# My New TT



## anti suv (Sep 26, 2013)

My TT arrived last saturday. I used to have a toyota mr2 spyder but sold it a few years ago when the engine blew. I have been driving a mk5 vw gti for the past 3 years and its a good car but nothing particularly exciting about it. Im so happy to have a sports car again. I cant wait to do some summer road trips.

Scuba Blue










Im attempting to post this via taptalk so we will se if it works out.


----------



## neilm (Apr 25, 1999)

*Nice color*

great choice


----------



## Huey52 (Nov 10, 2010)

Beautiful Scuba Blue. :thumbup: And a sunny day in Seattle as well.


----------



## VdubMechanic (Jan 15, 2003)

Nice looking car, particularly the color.

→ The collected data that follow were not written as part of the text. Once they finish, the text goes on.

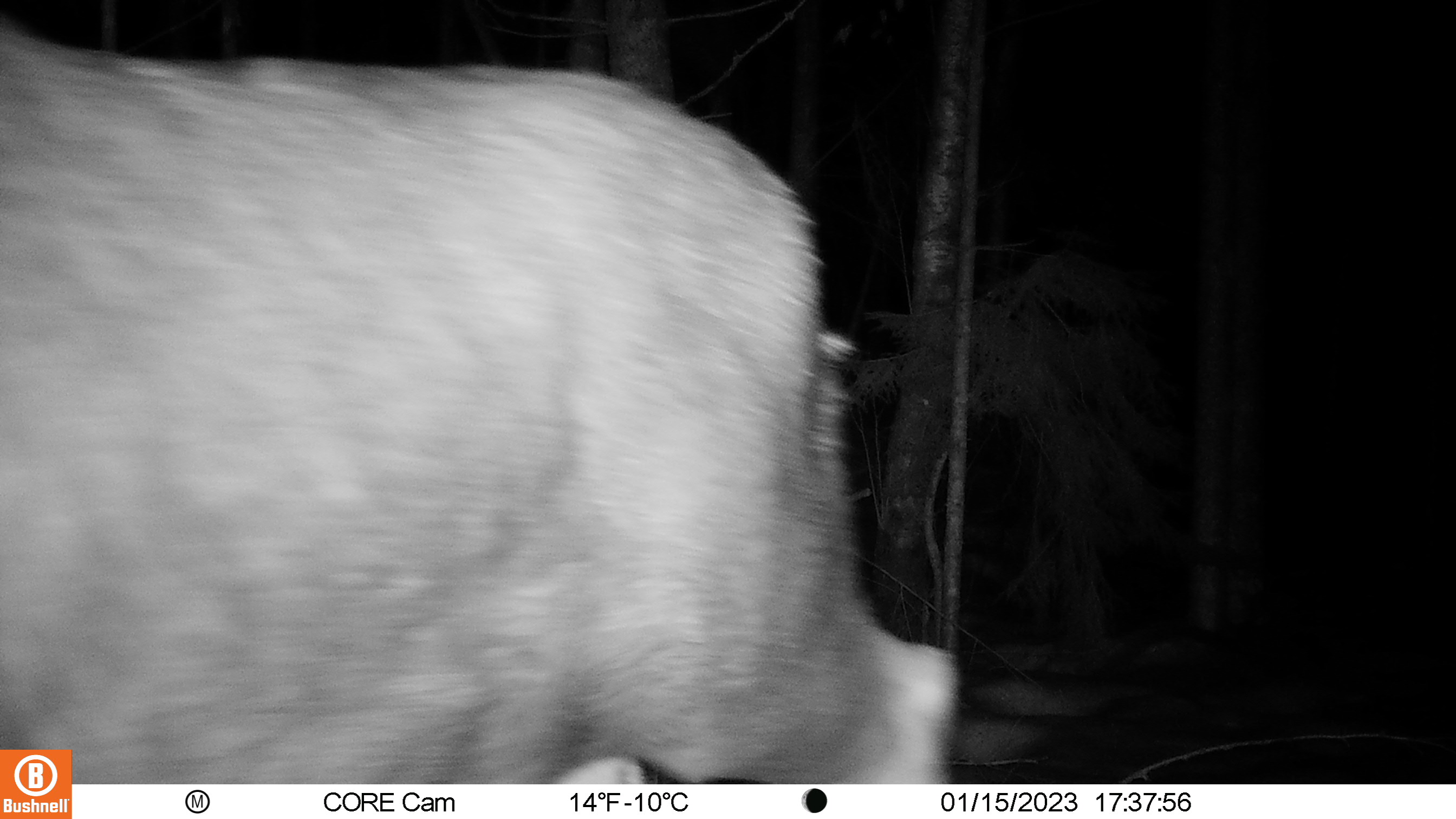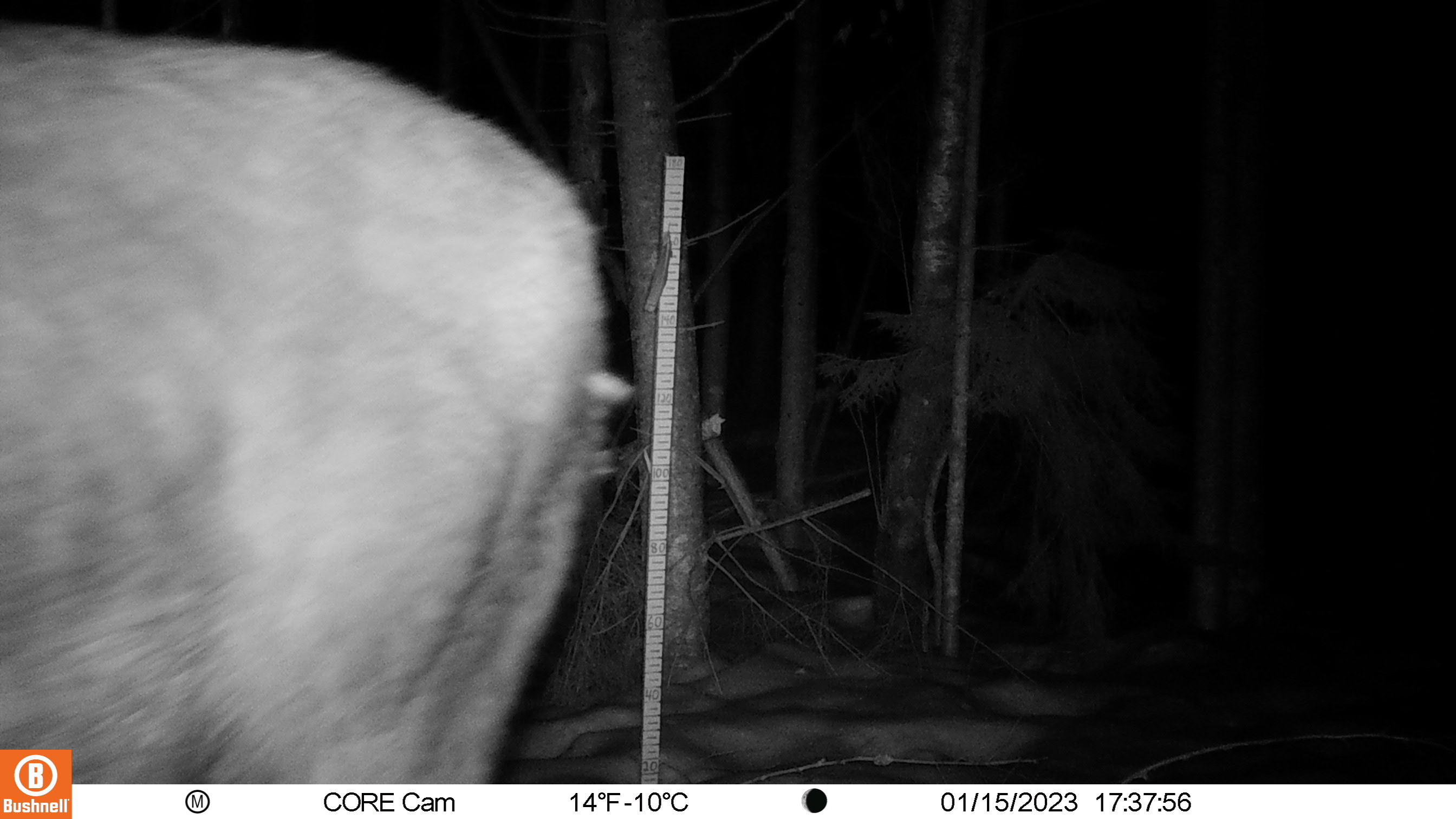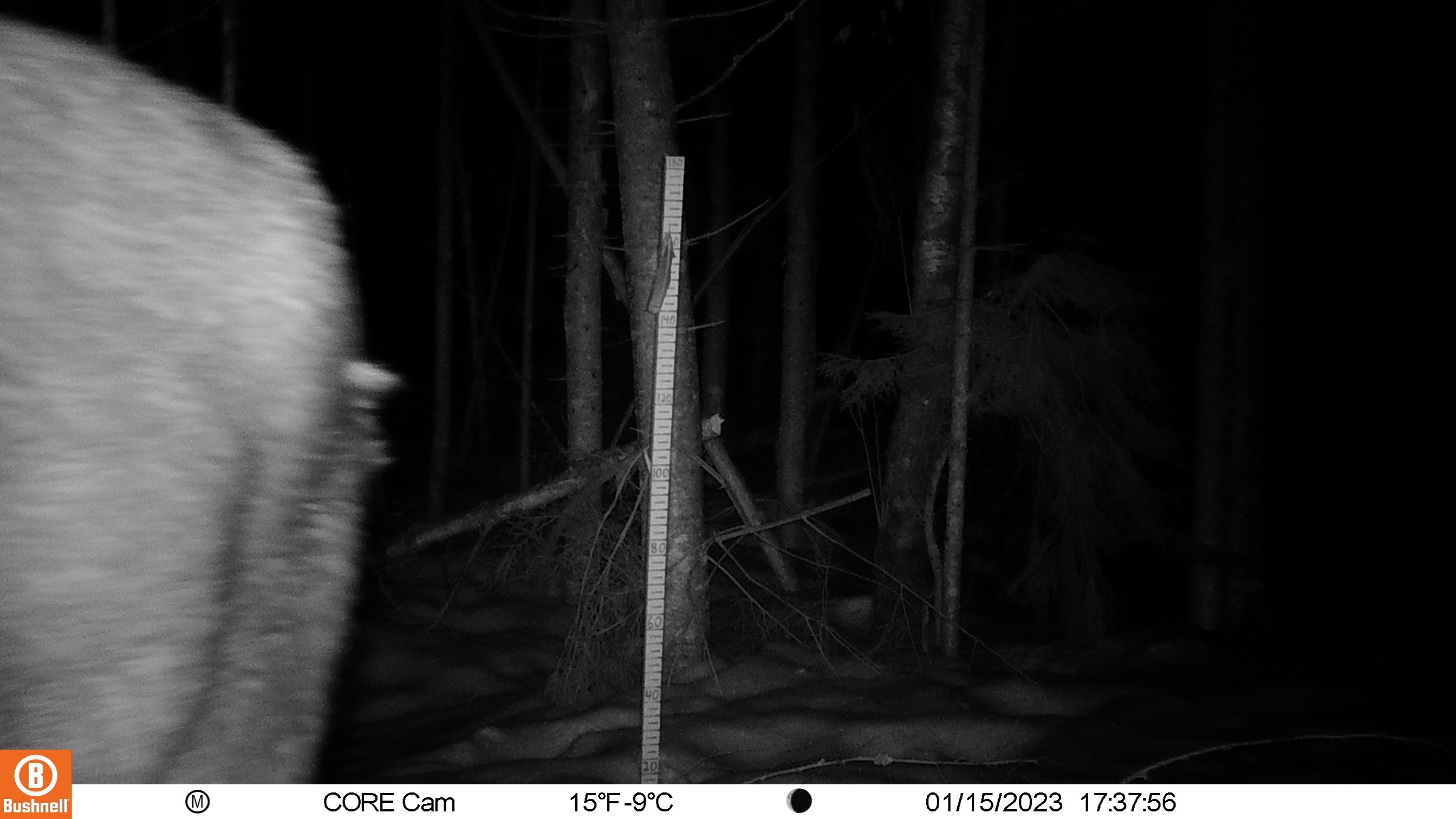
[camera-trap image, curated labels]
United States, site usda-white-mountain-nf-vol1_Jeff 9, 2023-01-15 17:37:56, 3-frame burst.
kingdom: Animalia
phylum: Chordata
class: Mammalia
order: Artiodactyla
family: Cervidae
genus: Odocoileus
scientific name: Odocoileus virginianus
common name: white-tailed deer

I know from nothing about Audi TTs. Assuming reasonable competence in handling the typical back-and-forth over the cost, how much do they cost these days?


----------



## anti suv (Sep 26, 2013)

The TT has a starting price of $42900 and tops out at 50k if you get all the options. However its pretty easy to get aound a 6% discount which is what i was able to negotiate.


----------



## [email protected] (Jun 26, 2013)

What a great looking TT! Congrats on the new purchase. We all agree that Scuba Blue is one of the best colors :thumbup: 
Can't wait to see what you have in store for the future!


----------



## kpiskin (Apr 6, 2007)

Very nice indeed. Congrats.


----------



## VMRWheels (Aug 11, 2009)

scuba blue looks amazing! any recent adventures?


----------